Microbes are even smaller than bugs, but equally fascinating for those responsible for producing Journey to the Microcosmos, with Microscopic Videographer James Weiss making some surprising discoveries with a Fujifilm X-T5 digital camera, a Zeiss Axioscope 5 Smart Laboratory Microscope and Zeiss Objective Plan-Apochromatic 40x-1000x lens. “I relate to these things that I record under the microscope, so they’re a cure for my existential crisis!” laughs Weiss. “Traditionally, you have this microscope, and there is this phototube that you attach to your camera, but I don’t like that structure. I place my Fujifilm camera on a monitor holder, and when I see something under the microscope, I swing the monitor holder arm and record through the eyepiece. This is what I’ve been doing since I started seven or eight years ago.” Weiss has 5,000 hours of footage. “I’ve collected from the same pond for five or six years over 1,000 samples to find one organism, and I found four cells of it in my entire life.”
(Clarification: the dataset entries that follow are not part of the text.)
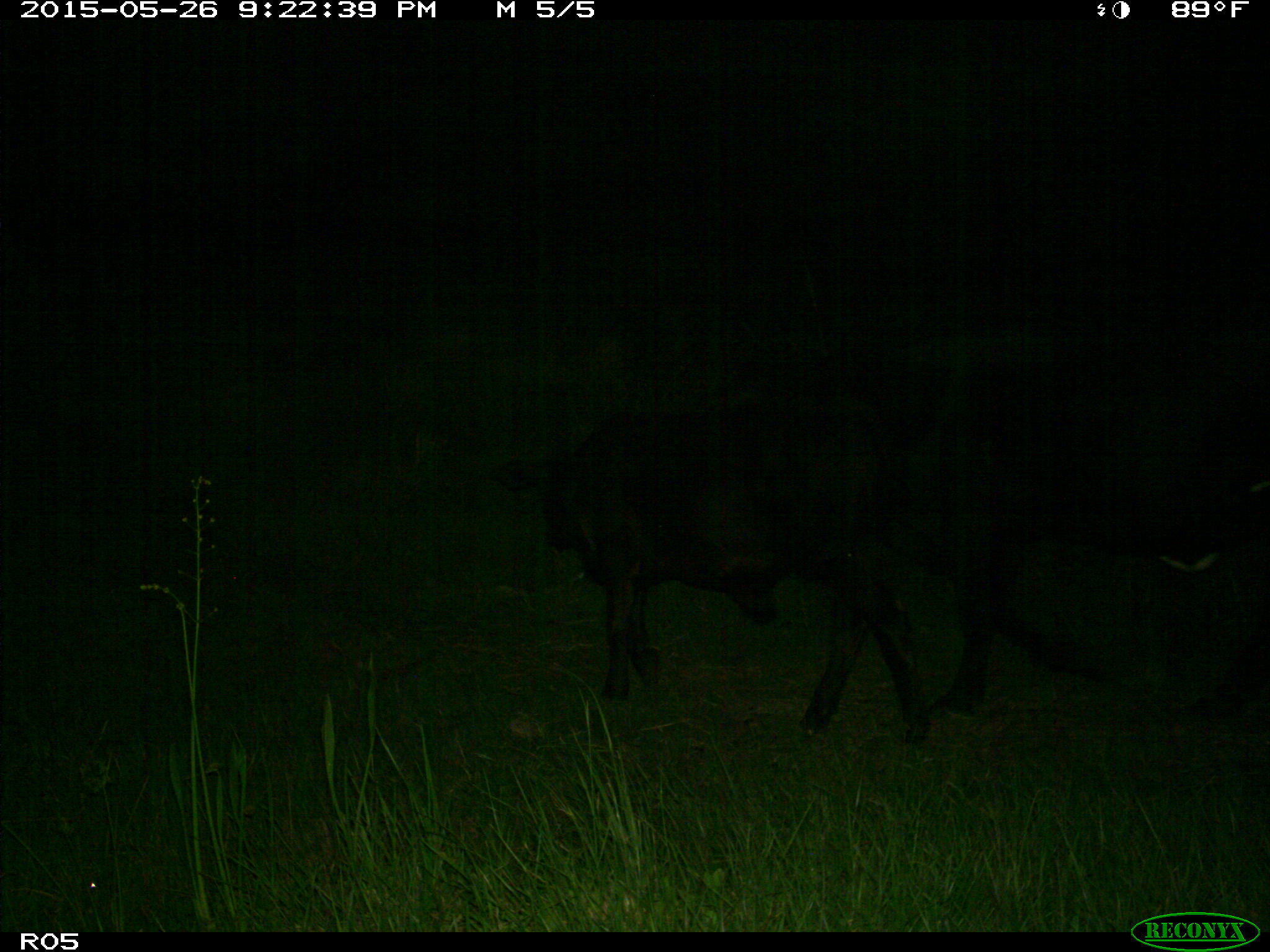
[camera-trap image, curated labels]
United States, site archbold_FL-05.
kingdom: Animalia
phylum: Chordata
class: Mammalia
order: Artiodactyla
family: Bovidae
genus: Bos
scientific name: Bos taurus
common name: domestic cow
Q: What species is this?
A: Bos taurus (domestic cow).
Like with any cinematography, there is an element of artistry. “It depends on what the production wants from me. Some people want to focus on the microbe in a scientific way while others want to capture an emotion,” Weiss notes. “There was one project about a dying fencer, so for that I needed to use a microbe that extends its neck further away from its body. I misaligned the microscope so you get some scattered light, which is not a proper technique, but it gives you this visual effect. There are hundreds of thousands of things I have to do to get that emotion across.” Microbes are living creatures. Weiss states, “In my house, I have 4,000 jars from different places, and when you put everything in a jar or smaller container, you cannot keep the same environmental conditions for these organisms. They last for a week or two weeks. For most days, I go through a sample for 12 to 16 hours. Drop by drop, you have to check it. This hope for something you want to find is a big dopamine surge, so that keeps me going!”